+++ Listing +++

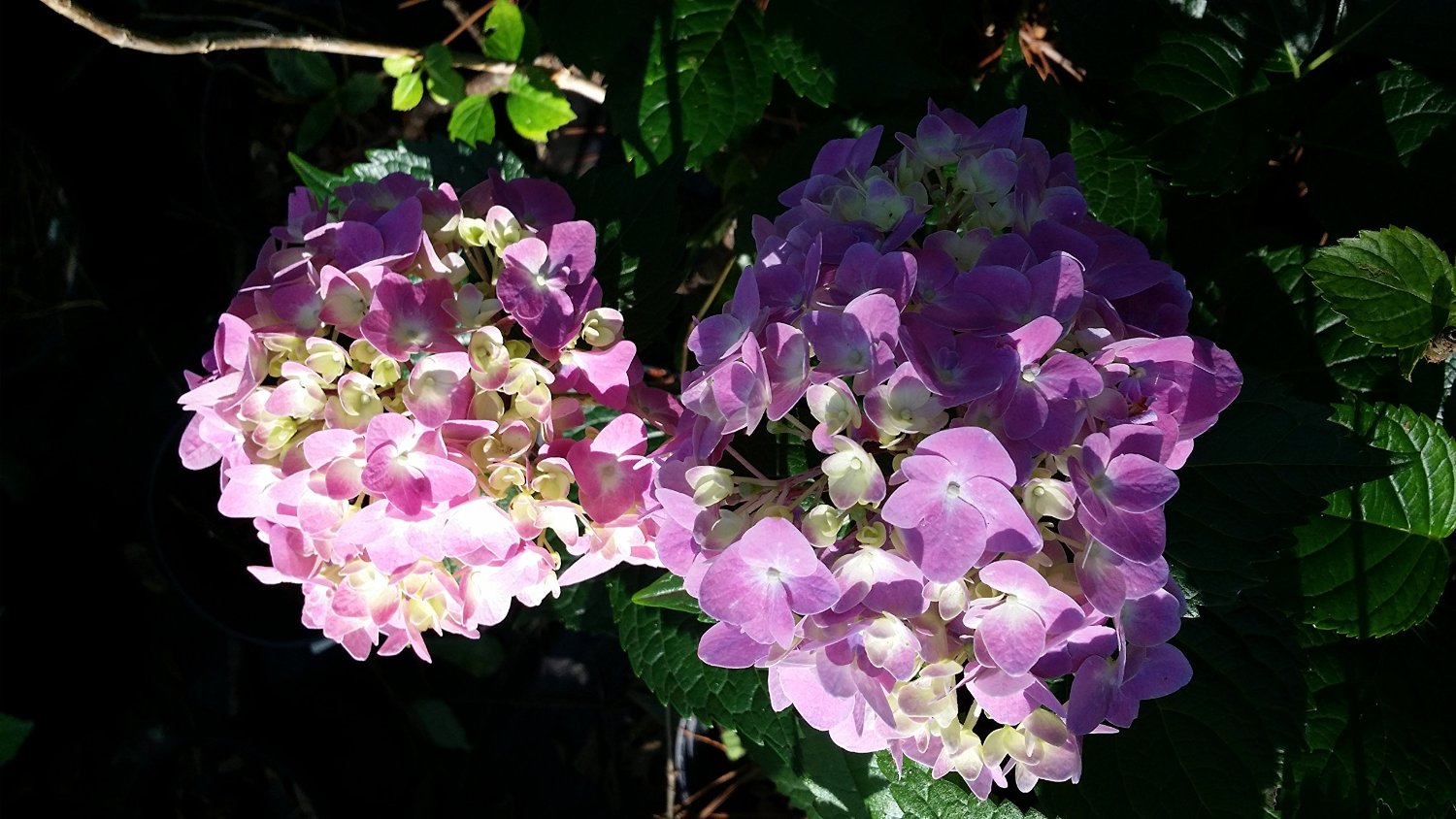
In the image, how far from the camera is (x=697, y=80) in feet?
4.74

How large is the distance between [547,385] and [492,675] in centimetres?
180

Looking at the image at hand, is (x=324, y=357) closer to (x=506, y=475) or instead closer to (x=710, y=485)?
(x=506, y=475)

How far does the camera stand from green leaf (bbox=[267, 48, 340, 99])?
2.06 m

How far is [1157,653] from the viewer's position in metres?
0.88

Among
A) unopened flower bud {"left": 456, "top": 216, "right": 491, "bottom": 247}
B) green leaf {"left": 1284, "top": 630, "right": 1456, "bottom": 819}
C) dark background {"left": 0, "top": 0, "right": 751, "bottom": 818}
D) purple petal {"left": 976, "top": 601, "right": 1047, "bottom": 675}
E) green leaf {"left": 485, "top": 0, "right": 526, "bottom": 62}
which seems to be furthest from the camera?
dark background {"left": 0, "top": 0, "right": 751, "bottom": 818}

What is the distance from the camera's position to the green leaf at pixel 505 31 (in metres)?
1.72

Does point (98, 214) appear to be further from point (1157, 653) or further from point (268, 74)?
point (1157, 653)

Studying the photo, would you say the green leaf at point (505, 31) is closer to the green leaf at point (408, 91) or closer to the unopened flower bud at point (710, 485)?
the green leaf at point (408, 91)

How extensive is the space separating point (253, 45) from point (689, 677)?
128cm

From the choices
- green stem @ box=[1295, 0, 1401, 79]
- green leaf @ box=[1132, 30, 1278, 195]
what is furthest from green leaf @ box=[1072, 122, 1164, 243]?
green stem @ box=[1295, 0, 1401, 79]

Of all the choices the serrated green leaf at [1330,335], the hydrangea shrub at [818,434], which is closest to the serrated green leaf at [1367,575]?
the serrated green leaf at [1330,335]

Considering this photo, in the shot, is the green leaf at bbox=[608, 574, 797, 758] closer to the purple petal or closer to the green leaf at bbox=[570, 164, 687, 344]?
the green leaf at bbox=[570, 164, 687, 344]

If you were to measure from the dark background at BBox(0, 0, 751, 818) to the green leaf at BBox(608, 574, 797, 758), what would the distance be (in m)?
1.24

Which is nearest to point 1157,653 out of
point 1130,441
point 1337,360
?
point 1130,441
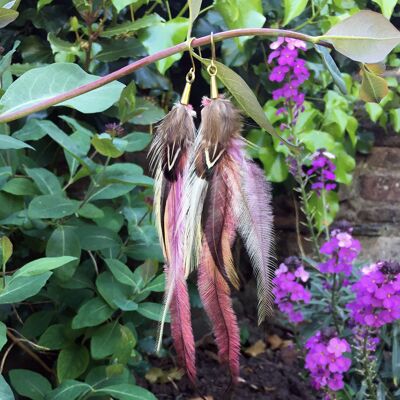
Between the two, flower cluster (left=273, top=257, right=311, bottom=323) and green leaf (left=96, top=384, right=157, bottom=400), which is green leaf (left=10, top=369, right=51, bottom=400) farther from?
flower cluster (left=273, top=257, right=311, bottom=323)

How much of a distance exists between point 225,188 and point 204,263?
76mm

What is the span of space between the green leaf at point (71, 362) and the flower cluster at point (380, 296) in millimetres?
726

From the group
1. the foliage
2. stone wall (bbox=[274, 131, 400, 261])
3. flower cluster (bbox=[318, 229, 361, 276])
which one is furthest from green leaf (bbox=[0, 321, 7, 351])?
stone wall (bbox=[274, 131, 400, 261])

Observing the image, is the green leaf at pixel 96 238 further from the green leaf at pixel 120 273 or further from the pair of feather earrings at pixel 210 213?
the pair of feather earrings at pixel 210 213

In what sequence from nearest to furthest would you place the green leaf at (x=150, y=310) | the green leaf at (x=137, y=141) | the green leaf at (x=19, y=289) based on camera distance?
the green leaf at (x=19, y=289) < the green leaf at (x=150, y=310) < the green leaf at (x=137, y=141)

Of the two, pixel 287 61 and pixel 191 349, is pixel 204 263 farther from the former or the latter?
pixel 287 61

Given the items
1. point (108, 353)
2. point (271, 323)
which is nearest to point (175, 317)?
point (108, 353)

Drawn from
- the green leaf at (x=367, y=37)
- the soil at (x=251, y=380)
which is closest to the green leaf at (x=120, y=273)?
the soil at (x=251, y=380)

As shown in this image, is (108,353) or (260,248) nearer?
(260,248)

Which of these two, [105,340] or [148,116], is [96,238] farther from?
[148,116]

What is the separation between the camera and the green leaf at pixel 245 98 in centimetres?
59

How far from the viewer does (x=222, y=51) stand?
2125 millimetres

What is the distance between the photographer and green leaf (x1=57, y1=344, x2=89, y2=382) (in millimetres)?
1406

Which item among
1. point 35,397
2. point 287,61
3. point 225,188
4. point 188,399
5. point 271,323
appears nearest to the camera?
point 225,188
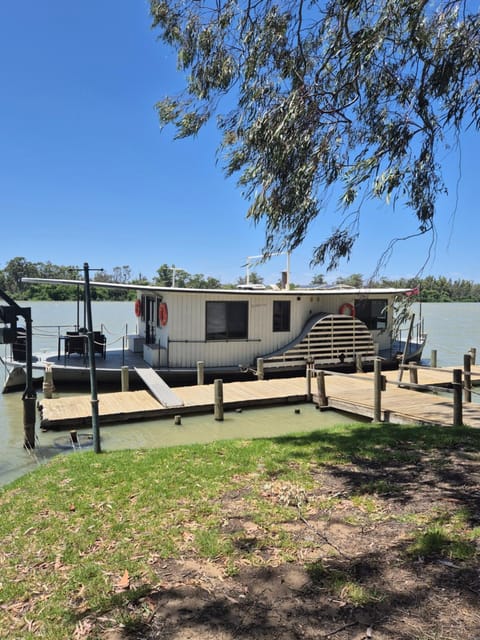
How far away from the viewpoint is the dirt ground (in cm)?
233

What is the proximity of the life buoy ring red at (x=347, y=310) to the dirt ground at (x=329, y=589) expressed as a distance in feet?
34.4

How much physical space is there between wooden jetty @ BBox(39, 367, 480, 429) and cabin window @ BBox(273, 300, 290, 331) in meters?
1.94

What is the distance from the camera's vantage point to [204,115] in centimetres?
697

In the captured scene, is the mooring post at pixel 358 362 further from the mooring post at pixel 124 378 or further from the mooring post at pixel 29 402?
the mooring post at pixel 29 402

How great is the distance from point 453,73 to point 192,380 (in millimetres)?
9285

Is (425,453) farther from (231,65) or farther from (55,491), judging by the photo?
(231,65)

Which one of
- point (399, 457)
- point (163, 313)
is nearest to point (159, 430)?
point (163, 313)

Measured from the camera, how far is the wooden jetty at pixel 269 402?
8516 mm

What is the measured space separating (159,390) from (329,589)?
7982mm

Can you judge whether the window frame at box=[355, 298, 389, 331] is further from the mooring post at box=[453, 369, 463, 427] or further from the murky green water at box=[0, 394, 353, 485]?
the mooring post at box=[453, 369, 463, 427]

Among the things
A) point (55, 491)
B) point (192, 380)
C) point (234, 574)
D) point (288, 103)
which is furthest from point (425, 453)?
point (192, 380)

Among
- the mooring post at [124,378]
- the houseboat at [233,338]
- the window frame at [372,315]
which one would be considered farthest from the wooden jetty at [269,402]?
the window frame at [372,315]

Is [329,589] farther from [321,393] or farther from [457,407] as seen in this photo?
[321,393]

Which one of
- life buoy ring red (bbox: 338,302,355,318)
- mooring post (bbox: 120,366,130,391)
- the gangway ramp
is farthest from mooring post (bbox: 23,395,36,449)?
life buoy ring red (bbox: 338,302,355,318)
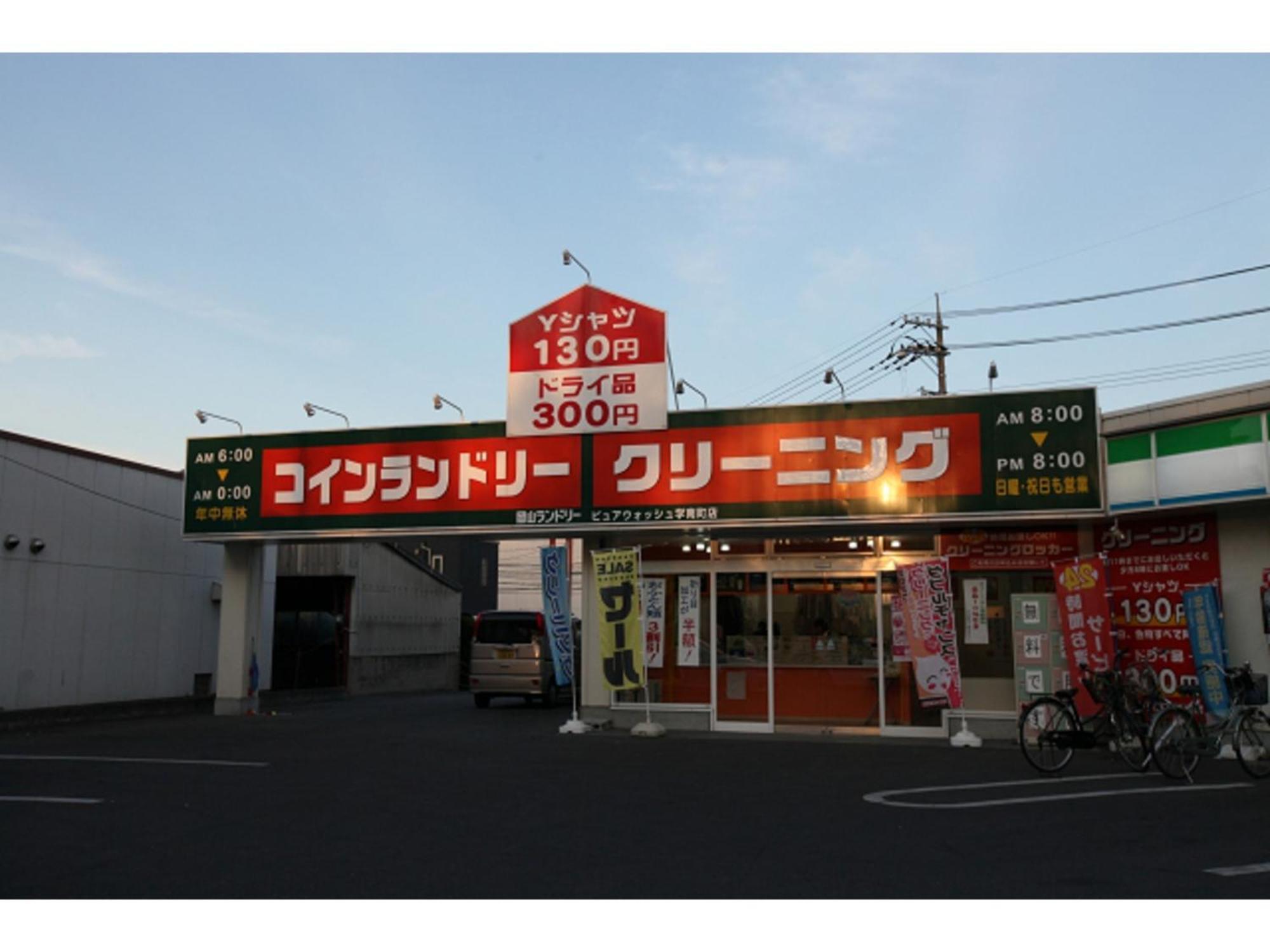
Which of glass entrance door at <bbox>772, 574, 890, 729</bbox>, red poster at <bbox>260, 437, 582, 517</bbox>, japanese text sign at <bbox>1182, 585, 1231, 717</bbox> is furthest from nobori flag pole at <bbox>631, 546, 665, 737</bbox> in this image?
japanese text sign at <bbox>1182, 585, 1231, 717</bbox>

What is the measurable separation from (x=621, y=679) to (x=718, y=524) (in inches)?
104

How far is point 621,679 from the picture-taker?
15.6 metres

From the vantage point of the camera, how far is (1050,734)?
1134cm

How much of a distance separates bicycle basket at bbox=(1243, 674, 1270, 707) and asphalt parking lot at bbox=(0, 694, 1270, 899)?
0.82m

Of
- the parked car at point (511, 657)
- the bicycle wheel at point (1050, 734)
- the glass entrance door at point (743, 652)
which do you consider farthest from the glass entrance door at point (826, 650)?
the parked car at point (511, 657)

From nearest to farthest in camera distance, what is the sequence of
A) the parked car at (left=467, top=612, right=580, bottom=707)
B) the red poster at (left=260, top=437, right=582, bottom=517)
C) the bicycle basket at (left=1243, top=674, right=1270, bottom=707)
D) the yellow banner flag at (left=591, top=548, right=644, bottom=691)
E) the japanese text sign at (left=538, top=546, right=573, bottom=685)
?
the bicycle basket at (left=1243, top=674, right=1270, bottom=707)
the yellow banner flag at (left=591, top=548, right=644, bottom=691)
the japanese text sign at (left=538, top=546, right=573, bottom=685)
the red poster at (left=260, top=437, right=582, bottom=517)
the parked car at (left=467, top=612, right=580, bottom=707)

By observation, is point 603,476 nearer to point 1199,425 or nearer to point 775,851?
point 1199,425

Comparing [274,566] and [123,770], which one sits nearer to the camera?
[123,770]

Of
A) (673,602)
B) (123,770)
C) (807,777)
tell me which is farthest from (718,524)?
(123,770)

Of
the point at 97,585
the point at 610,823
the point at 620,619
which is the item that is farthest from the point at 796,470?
the point at 97,585

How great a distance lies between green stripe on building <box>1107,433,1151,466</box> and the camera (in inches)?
547

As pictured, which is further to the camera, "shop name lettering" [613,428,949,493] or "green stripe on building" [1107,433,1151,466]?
"shop name lettering" [613,428,949,493]

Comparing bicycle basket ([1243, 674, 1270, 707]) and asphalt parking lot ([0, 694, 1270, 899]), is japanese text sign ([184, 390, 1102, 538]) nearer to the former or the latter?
bicycle basket ([1243, 674, 1270, 707])

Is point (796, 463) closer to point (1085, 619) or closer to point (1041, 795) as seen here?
point (1085, 619)
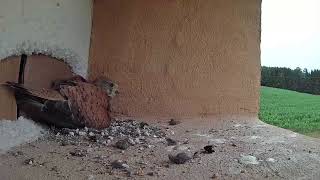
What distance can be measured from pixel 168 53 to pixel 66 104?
0.88m

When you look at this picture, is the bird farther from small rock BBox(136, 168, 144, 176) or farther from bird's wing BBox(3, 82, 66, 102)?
small rock BBox(136, 168, 144, 176)

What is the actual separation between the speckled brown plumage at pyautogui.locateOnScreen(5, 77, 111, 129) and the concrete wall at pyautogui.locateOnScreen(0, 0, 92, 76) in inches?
8.2

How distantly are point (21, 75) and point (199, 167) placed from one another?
1.32m

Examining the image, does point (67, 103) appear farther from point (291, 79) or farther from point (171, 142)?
point (291, 79)

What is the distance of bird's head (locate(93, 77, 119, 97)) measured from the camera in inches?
133

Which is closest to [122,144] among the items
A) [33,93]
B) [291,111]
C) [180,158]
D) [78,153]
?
[78,153]

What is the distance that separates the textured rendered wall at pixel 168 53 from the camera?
3.47 m

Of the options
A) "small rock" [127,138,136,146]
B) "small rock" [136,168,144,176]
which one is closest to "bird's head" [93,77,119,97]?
"small rock" [127,138,136,146]

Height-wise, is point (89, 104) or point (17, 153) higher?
point (89, 104)

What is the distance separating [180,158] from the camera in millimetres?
2447

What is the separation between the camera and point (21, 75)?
3.01 meters

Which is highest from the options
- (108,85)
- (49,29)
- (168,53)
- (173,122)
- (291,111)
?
(49,29)

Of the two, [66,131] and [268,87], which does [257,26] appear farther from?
[268,87]

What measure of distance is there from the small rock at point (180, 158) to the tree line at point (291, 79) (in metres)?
6.01
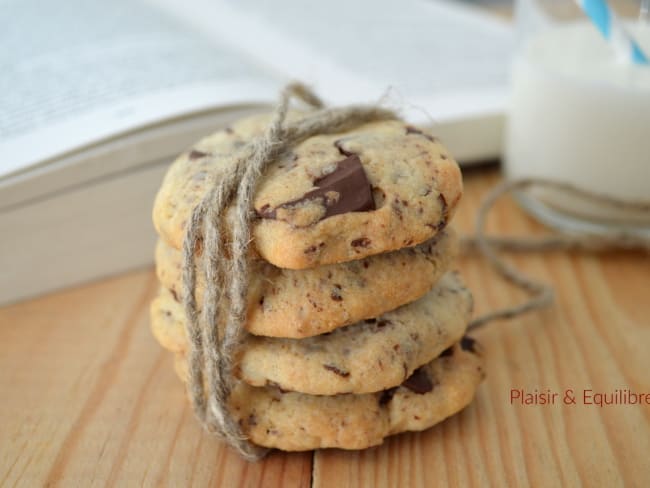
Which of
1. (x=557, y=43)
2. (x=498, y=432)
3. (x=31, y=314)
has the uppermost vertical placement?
(x=557, y=43)

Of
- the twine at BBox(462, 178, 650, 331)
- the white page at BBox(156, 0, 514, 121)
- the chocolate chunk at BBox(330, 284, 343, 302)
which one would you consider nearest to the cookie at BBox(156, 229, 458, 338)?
the chocolate chunk at BBox(330, 284, 343, 302)

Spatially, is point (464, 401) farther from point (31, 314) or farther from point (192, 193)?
point (31, 314)

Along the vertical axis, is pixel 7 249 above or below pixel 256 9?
below

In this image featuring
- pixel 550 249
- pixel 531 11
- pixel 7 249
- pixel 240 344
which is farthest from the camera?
pixel 531 11

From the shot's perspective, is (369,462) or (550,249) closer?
(369,462)

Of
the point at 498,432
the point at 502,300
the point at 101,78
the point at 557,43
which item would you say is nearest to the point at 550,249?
the point at 502,300

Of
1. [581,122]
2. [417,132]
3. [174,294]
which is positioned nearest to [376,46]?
[581,122]

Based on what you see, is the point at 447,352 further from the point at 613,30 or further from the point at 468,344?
the point at 613,30
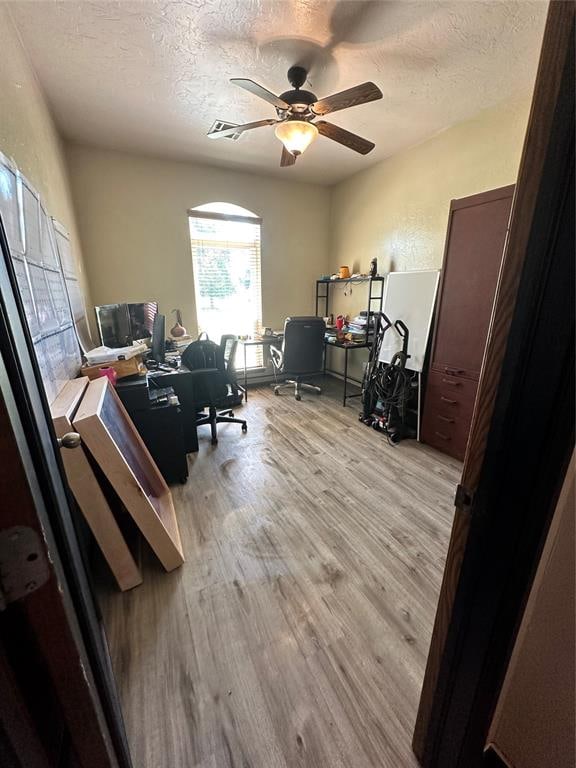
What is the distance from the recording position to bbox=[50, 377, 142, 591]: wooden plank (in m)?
1.29

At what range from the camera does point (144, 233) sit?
3.54m

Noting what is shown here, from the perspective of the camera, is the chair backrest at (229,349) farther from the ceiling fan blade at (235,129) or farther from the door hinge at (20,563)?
the door hinge at (20,563)

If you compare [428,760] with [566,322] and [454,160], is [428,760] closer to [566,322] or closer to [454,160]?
[566,322]

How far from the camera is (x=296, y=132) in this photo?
212 cm

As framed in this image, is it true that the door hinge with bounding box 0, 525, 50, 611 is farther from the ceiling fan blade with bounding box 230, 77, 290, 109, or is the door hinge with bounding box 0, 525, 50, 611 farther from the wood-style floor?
the ceiling fan blade with bounding box 230, 77, 290, 109

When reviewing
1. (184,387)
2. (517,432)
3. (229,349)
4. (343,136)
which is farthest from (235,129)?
(517,432)

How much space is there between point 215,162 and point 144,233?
1150 millimetres

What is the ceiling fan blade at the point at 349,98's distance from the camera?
178 cm

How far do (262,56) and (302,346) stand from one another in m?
2.48

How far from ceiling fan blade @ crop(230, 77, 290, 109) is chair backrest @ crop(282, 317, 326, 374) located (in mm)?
1978

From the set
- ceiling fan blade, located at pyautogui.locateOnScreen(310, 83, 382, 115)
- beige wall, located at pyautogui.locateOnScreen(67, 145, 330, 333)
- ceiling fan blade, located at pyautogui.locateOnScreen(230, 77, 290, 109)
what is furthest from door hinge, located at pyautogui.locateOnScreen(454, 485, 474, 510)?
beige wall, located at pyautogui.locateOnScreen(67, 145, 330, 333)

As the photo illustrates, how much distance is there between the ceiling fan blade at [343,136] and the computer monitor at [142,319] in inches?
81.0

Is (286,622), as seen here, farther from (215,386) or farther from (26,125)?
(26,125)

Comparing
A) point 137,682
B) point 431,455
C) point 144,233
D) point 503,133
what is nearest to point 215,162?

+++

| Work to complete |
Rewrite the stretch from the line containing "How much space" through the end of the items, switching "ceiling fan blade" to "fan blade" wherever it occurs and leaving everything else unchanged.

| Answer to this task |
How much space is there between point 215,162 and point 144,233?
1150 millimetres

What is the fan blade at the point at 349,98's distance from the camera?
178 cm

How far do (262,56) and (302,346) stand from one another in m?
2.48

How far from fan blade @ crop(230, 77, 290, 109) is chair backrest @ crop(282, 317, 326, 374) located (in mm)?
1978

From the set
- fan blade, located at pyautogui.locateOnScreen(310, 83, 382, 115)
- beige wall, located at pyautogui.locateOnScreen(67, 145, 330, 333)
- fan blade, located at pyautogui.locateOnScreen(230, 77, 290, 109)
what is furthest from door hinge, located at pyautogui.locateOnScreen(454, 485, 474, 510)?
beige wall, located at pyautogui.locateOnScreen(67, 145, 330, 333)

As the photo illustrates, how much distance is there between the fan blade at [343,136] and the computer monitor at [142,319] in inches?
81.0

Is (286,622), as seen here, farther from (215,386) or farther from (26,125)?
(26,125)

Comparing
A) point 137,682
B) point 431,455
C) point 144,233
D) point 503,133
what is nearest to point 215,162?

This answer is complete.